Recorded information:
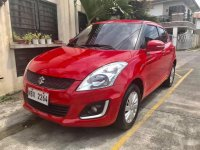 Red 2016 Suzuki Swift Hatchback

--

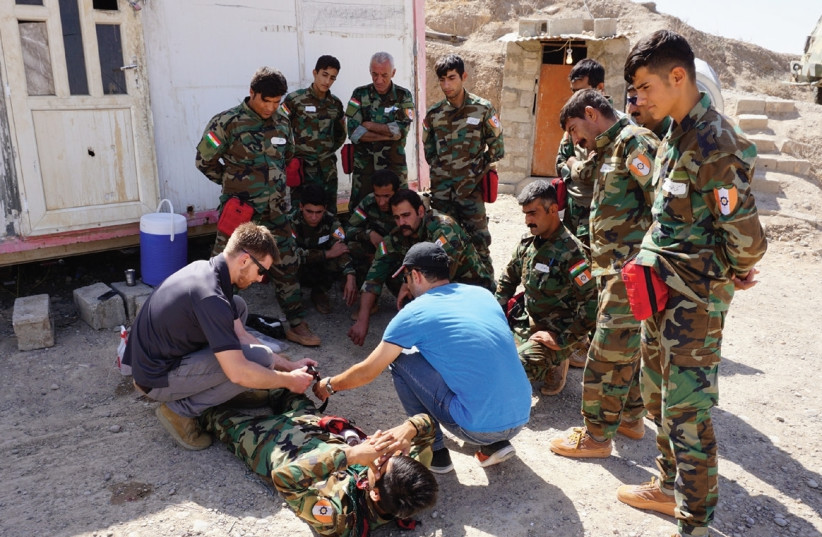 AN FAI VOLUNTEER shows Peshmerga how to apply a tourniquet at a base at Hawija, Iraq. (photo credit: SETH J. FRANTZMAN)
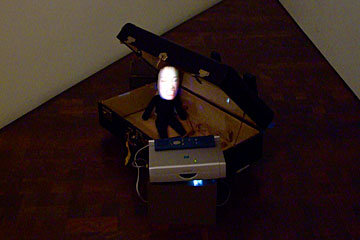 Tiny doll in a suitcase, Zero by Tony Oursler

Exercise aim: Using the data above, set down each line from the line with "AN FAI VOLUNTEER" to the line with "Tiny doll in" exactly, both ends included, and leave the pictures behind. Nothing else belongs.

Output of the task:
 AN FAI VOLUNTEER shows Peshmerga how to apply a tourniquet at a base at Hawija, Iraq. (photo credit: SETH J. FRANTZMAN)
 Tiny doll in a suitcase, Zero by Tony Oursler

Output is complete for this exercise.